To delete elements, you scan the set of array indices (from 1 to $n$), querying the filter on each and deleting each element that is to be deleted, compacting the array as you go (to shift everything after the deleted element forward one slot). The deletion operation can be implemented in $\Theta(n)$ time, with a single linear scan. This satisfies all of your requirements. (Note that you did not specify any restriction on the running time of the deletion operation.) In particular, it is space-efficient: it does not require any extra space (it has 0 space overhead, since after deletion, all of the space that's not in use for storing undeleted array elements is immediately available for other use). Looking up the $i$th element of the array takes constant time, thanks to the compaction: you just index into the $i$th element of the compacted array.

If for some reason this solution is not acceptable to you, then you need to re-think the requirements more thoroughly and edit the question to pose the exact set of requirements more carefully.
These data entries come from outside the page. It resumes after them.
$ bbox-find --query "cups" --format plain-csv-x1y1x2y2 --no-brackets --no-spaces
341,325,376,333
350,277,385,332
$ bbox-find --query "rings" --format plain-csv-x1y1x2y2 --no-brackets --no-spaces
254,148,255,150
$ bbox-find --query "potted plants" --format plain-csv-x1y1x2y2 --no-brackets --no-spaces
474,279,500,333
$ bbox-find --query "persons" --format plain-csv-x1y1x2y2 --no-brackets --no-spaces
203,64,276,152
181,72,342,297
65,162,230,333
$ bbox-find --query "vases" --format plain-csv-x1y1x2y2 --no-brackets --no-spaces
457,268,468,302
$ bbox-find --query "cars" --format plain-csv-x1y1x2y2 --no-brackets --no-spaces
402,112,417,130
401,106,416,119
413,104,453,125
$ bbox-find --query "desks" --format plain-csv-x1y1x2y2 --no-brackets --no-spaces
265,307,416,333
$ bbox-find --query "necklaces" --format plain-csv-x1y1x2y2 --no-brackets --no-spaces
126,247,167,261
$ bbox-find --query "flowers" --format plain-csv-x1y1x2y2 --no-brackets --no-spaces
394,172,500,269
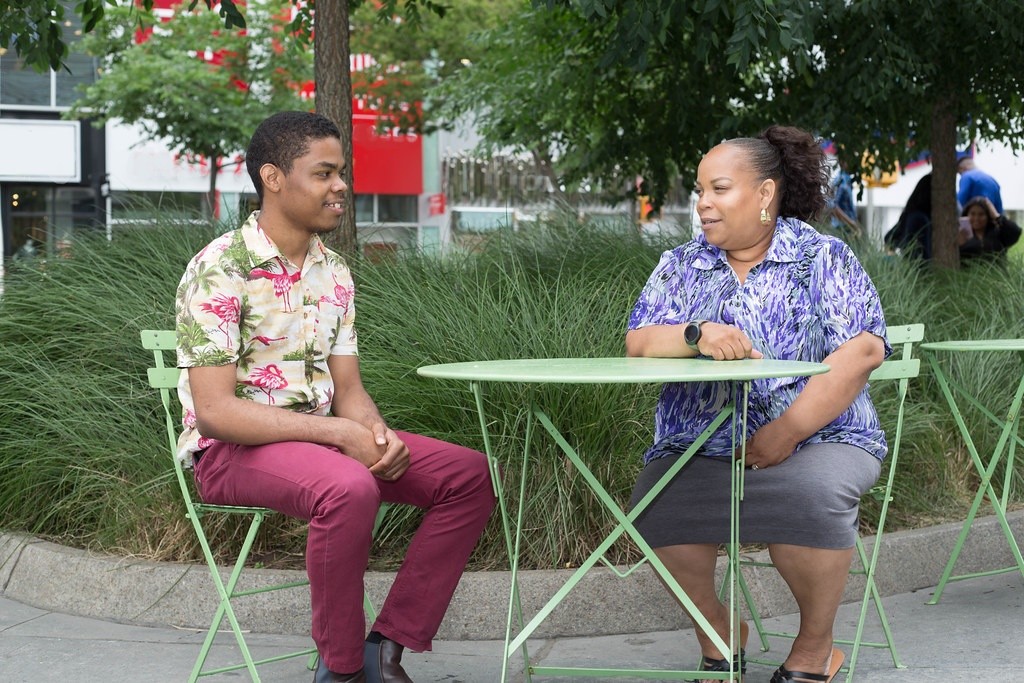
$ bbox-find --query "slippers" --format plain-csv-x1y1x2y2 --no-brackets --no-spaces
702,621,750,682
769,648,845,683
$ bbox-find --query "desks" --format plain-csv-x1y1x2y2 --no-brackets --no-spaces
416,358,830,682
920,337,1024,606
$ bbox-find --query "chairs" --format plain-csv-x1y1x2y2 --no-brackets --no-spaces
139,329,377,683
695,322,927,683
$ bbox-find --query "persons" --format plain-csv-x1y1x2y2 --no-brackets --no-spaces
829,152,1022,268
12,239,37,258
175,110,503,683
625,126,893,683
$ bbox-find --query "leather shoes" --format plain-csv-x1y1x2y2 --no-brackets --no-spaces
312,656,366,683
363,639,414,683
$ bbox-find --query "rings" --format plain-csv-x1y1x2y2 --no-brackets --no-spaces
752,464,759,471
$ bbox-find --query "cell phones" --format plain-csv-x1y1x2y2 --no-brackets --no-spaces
960,216,973,239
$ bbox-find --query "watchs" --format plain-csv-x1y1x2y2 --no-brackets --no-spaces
684,319,710,354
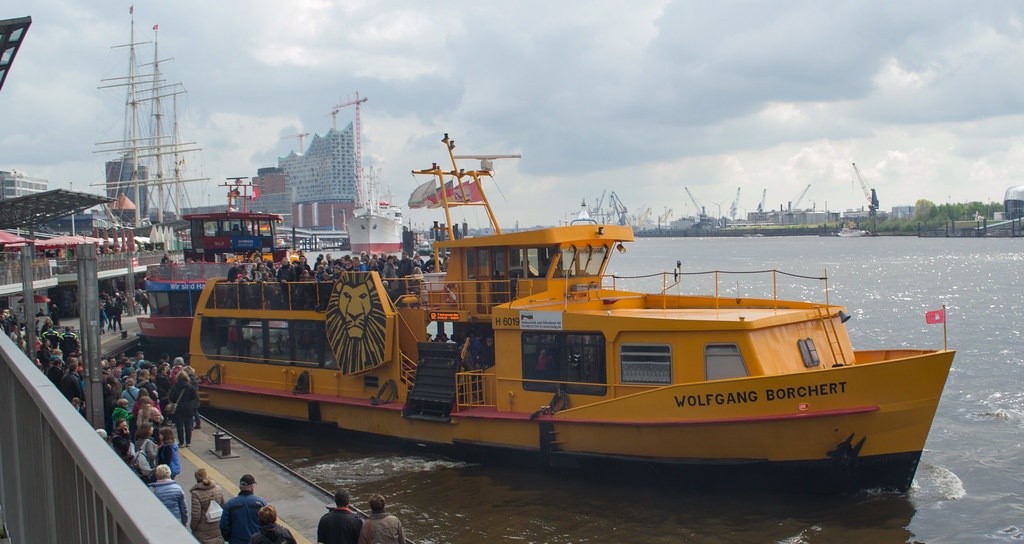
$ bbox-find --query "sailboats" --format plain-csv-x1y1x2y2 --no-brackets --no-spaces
89,2,212,249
Given the problem as you've stated it, I don't think it will be possible to do better than this trivial solution. You can't do better than $\Theta(1)$ time for lookup. You can't do better than 0 space overhead. And I don't think you can do better than $\Theta(n)$ time for deletion, given how you specified the interface to deletion (which works by specifying a filter that is an oracle that, on input $i$, tells you whether index $i$ should be deleted or not). Even just figuring out which elements of the collection to delete requires querying the filter on all $n$ possible indices, which takes $\Theta(n)$ time. So, I don't think you can do any better than $\Theta(n)$ time for the deletion operation -- and in particular, I don't think you can do any better than the above scheme, at least not with this specification of how the filter is provided.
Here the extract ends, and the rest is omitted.